PROVIDED TEXT:
"""

An emergency rule on curbside alcohol sales, unanimously adopted by the Alabama ABC Board, ends on January 4th. The amendment allows bars and restaurants licensed to sell spirits to dispense drinks “to-go” until tomorrow. The order came as concerns over a holiday spike of COVID-19 cases continued to grow statewide. Chambers of commerce across the state requested the curbside alcohol sales amendment. The rule restricts the amount of alcohol to be sold to .375 liters of spirits, two bottles of wine, or one hundred and forty four ounces of beer per customer.
Discussion on the emergency rule extension came in December, at a time when the COVID-19 appeared to be on the decline and bars and restaurants were re-opening and expanding the number of customers they seated inside. However, COVID cases have steadily increased over the last month causing a need to authorize curbside delivery options. This action came at the same time Governor Kay Ivey’s “safer at home” order was nearing an early December expiration. APR student intern Jeremy Boyd interviewed Dr. Karen Landers of the Alabama Department of Health last month. At that time, Dr. Landers said the outbreak is getting worse.
“We have been trending upward for several weeks,” said Landers. “We also have continued to have high numbers of hospitalization for COVID-19. The only preventive measures we have right now for COVID are social distancing, respiratory hygiene, good handwashing, the use of the cloth face coverings."

"""

WORK REQUEST: Resume the article above on Alabama's emergency curbside alcohol rule, starting right after the quote from Dr. Landers that ends with "the use of the cloth face coverings."

EXCERPTED RECORDS:

"""

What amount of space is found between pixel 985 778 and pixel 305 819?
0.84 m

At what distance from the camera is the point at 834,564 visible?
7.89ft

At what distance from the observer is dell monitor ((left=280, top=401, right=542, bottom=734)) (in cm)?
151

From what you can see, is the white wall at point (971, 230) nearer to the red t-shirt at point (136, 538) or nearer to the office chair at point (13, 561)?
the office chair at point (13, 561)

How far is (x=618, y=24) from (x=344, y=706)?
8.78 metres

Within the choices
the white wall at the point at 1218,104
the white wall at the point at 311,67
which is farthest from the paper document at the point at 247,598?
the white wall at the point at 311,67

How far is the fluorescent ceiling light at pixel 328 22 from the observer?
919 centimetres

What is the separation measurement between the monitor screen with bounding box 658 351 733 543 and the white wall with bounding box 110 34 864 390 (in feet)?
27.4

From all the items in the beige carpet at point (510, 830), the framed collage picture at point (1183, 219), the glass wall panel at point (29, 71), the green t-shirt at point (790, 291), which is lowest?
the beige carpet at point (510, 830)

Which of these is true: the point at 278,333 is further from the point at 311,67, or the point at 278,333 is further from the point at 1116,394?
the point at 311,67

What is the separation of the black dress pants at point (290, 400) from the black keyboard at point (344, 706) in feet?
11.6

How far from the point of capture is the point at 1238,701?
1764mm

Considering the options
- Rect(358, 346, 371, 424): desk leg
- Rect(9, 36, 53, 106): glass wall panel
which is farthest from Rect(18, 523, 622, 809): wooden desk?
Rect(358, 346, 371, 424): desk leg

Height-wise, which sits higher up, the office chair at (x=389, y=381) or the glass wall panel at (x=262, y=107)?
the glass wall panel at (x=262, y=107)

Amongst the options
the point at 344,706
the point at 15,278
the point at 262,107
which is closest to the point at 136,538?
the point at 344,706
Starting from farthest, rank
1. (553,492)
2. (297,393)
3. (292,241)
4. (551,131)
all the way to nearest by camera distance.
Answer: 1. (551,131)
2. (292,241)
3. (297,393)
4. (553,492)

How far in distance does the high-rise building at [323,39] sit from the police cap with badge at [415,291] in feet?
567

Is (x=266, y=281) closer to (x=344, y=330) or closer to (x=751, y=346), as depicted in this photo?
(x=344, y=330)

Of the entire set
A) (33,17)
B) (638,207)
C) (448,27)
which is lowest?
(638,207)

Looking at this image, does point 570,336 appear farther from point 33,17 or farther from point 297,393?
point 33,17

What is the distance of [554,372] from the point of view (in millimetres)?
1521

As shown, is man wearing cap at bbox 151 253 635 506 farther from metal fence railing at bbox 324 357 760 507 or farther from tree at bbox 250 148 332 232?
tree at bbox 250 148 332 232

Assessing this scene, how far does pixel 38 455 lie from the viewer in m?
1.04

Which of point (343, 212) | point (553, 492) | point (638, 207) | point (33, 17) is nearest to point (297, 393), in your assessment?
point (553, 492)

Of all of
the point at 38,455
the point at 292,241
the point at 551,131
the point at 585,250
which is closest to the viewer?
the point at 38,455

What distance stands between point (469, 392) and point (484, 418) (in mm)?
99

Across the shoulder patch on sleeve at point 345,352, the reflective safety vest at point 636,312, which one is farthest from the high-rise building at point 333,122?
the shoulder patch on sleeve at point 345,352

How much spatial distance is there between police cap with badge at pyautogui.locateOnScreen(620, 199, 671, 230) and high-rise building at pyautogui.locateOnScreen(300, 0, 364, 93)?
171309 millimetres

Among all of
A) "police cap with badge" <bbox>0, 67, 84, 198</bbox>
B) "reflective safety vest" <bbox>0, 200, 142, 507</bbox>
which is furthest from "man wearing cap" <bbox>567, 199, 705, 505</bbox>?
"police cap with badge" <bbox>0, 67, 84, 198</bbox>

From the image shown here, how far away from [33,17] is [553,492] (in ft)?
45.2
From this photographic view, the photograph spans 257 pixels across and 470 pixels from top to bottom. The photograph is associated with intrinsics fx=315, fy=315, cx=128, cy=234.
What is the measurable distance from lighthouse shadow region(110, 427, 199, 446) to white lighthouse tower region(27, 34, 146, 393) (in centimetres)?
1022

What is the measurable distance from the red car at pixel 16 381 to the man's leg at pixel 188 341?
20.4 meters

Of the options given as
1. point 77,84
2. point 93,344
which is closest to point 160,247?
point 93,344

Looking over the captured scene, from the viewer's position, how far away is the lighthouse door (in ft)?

"""

ANSWER FOR THIS EXERCISE:
Debate on extending Governor Ivey’s “safer at home” order included continuing the call for social distancing and the wearing of face masks. Dr. Landers said last month restrictions were relaxed restrictions, including allowing more people in restaurants so long as they were social distancing and had partitions between tables. Lander adds that wasn’t an excuse for unsafe behavior.
“Facilities such as restaurants and other food establishments were able to change their capacity. Previously they had been limited to a 50% capacity. However, you have to remember that even thought that capacity has been changed, persons are still expected to follow the preventive measures.”
Governor Ivey did extend her COVID-19 “safer at home” policy until January 22nd.